The oligometastatic paradigm suggests that some patients with a limited number of metastases might be cured if all lesions are eradicated. Evidence from randomised controlled trials to support this ...paradigm is scarce. We aimed to assess the effect of stereotactic ablative radiotherapy (SABR) on survival, oncological outcomes, toxicity, and quality of life in patients with a controlled primary tumour and one to five oligometastatic lesions.
This randomised, open-label phase 2 study was done at 10 hospitals in Canada, the Netherlands, Scotland, and Australia. Patients aged 18 or older with a controlled primary tumour and one to five metastatic lesions, Eastern Cooperative Oncology Group score of 0–1, and a life expectancy of at least 6 months were eligible. After stratifying by the number of metastases (1–3 vs 4–5), we randomly assigned patients (1:2) to receive either palliative standard of care treatments alone (control group), or standard of care plus SABR to all metastatic lesions (SABR group), using a computer-generated randomisation list with permuted blocks of nine. Neither patients nor physicians were masked to treatment allocation. The primary endpoint was overall survival. We used a randomised phase 2 screening design with a two-sided α of 0·20 (wherein p<0·20 designates a positive trial). All analyses were intention to treat. This study is registered with ClinicalTrials.gov, number NCT01446744.

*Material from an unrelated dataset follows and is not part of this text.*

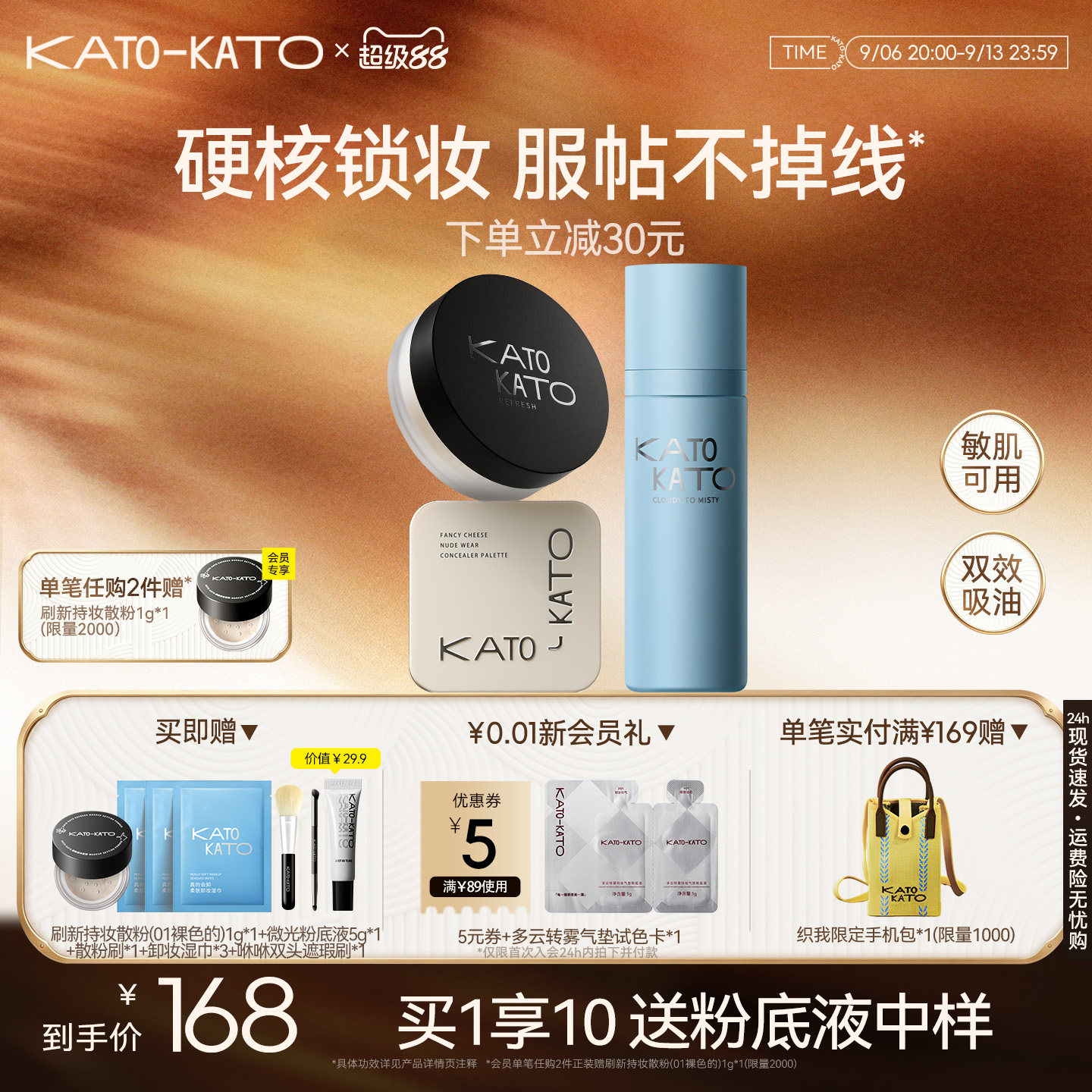 KATO刷新定妆散粉三色遮瑕膏图片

99 patients were randomised between Feb 10, 2012, and Aug 30, 2016. Of 99 patients, 33 (33%) were assigned to the control group and 66 (67%) to the SABR group. Two (3%) patients in the SABR group did not receive allocated treatment and withdrew from the trial; two (6%) patients in the control group also withdrew from the trial. Median follow-up was 25 months (IQR 19–54) in the control group versus 26 months (23–37) in the SABR group. Median overall survival was 28 months (95% CI 19–33) in the control group versus 41 months (26–not reached) in the SABR group (hazard ratio 0·57, 95% CI 0·30–1·10; p=0·090). Adverse events of grade 2 or worse occurred in three (9%) of 33 controls and 19 (29%) of 66 patients in the SABR group (p=0·026), an absolute increase of 20% (95% CI 5–34). Treatment-related deaths occurred in three (4·5%) of 66 patients after SABR, compared with none in the control group.
SABR was associated with an improvement in overall survival, meeting the primary endpoint of this trial, but three (4·5%) of 66 patients in the SABR group had treatment-related death. Phase 3 trials are needed to conclusively show an overall survival benefit, and to determine the maximum number of metastatic lesions wherein SABR provides a benefit.
Ontario Institute for Cancer Research and London Regional Cancer Program Catalyst Grant.